Data Mesh approaches using the example of Planning

July 27, 2023 Richard Leitner

Data Mesh approaches by Zhamak Dehghani are in many aspects a turning point in dealing with analytical data. Of course, it is more oriented towards innovative, data-oriented, large corporations, whose data volume and consumption is so extensive that all previous approaches from the BI and Big Data world are not sufficiently solution-oriented and often fail due to concrete and operational feasibility. And it must also be added that Data Mesh is not a one-off invention, but has evolved over time from project experience and common sense in dealing with analytical applications.

As mentioned in the title, it is about decentralized data architectures and thus it contradicts the idea of enterprise DWH. However, the target audience should be considered, because decentralized architectures have always been necessary for an international corporation with a hundred DWHs.
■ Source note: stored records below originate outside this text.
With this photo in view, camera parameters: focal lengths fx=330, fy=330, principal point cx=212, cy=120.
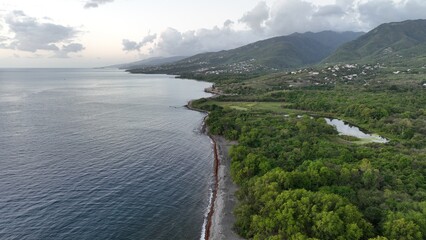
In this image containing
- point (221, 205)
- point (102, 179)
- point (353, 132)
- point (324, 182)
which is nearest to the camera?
point (324, 182)

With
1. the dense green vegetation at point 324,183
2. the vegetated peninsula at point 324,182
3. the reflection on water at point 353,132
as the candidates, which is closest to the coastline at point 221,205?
the vegetated peninsula at point 324,182

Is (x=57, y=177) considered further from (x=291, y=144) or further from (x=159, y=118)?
(x=159, y=118)

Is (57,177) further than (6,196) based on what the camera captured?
Yes

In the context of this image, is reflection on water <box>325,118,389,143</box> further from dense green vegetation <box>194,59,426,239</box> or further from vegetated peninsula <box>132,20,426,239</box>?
dense green vegetation <box>194,59,426,239</box>

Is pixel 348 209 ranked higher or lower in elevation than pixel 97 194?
higher

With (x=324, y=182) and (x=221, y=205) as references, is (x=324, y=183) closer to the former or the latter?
(x=324, y=182)

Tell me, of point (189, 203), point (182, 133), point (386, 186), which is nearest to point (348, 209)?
point (386, 186)

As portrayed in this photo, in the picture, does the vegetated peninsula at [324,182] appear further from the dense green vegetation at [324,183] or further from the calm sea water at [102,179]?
the calm sea water at [102,179]

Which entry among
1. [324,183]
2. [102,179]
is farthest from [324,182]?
[102,179]
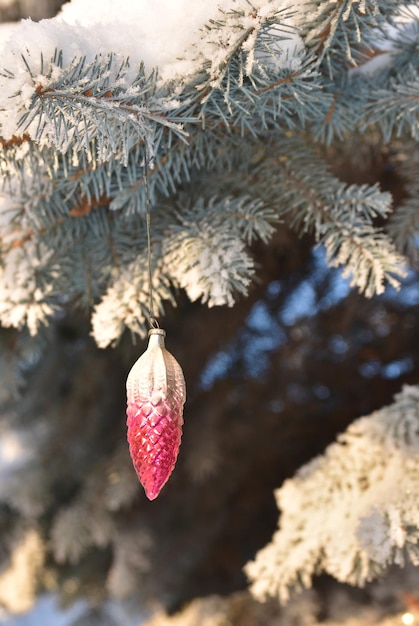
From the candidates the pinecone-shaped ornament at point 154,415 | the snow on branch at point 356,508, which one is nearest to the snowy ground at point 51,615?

Big Data approaches have come to fruition, but the concept of the data lake as the only substitute for this has not been able to gain acceptance.

For a smaller company, some approaches to data mesh sound overdone, though the idea that data is seen not just as an asset, but as part of the product, can apply anywhere. And this idea is outstanding. Outstanding especially if you’ve been around analytic data architectures for a while and you see the evolution to Agile, to DevOps, to Product Teams, and to Data Mesh for analytic applications as a series that complements and builds on each other.

For me, the best example of how far-reaching the approaches of Data Mesh are can be seen in a planning environment, for which I was responsible for nearly a decade. When my client established product teams as part of the DevOps rollout and rolled them out across the company, we were the pilot project. A large group of applications consisting of various planning systems was divided into two functional products. With DevOps, the discrepancy between operations and development was gradually resolved, simply because operational activities were no longer perceived as a disruption.

This involved an almost purely analytical system landscape, consisting of many individual systems, which either prepared data in DWHs in an elaborate manner or carried out the widest variety of types of planning at company level. The main task was to break down sales and financial figures into markets and products and to carry out medium- and long-term planning for the group. In addition to this strongly quantity-oriented planning, there was also more milestone-oriented product planning, highly integrated with the former. The value of these planning activities became evident when they were missing or when the planning results were considered untrustworthy. They are essential for corporate management.

Even then, the introduction of product teams meant that we as the BI business unit, which had taken over the operation, maintenance and design of the landscape, including the technical platform, were also given more responsibility for results. Of course, the operational work, i.e. operating and developing the system, was not completely different after the introduction of products, but the responsibility for the result of the planning and not only for the running of the system has increasingly grown.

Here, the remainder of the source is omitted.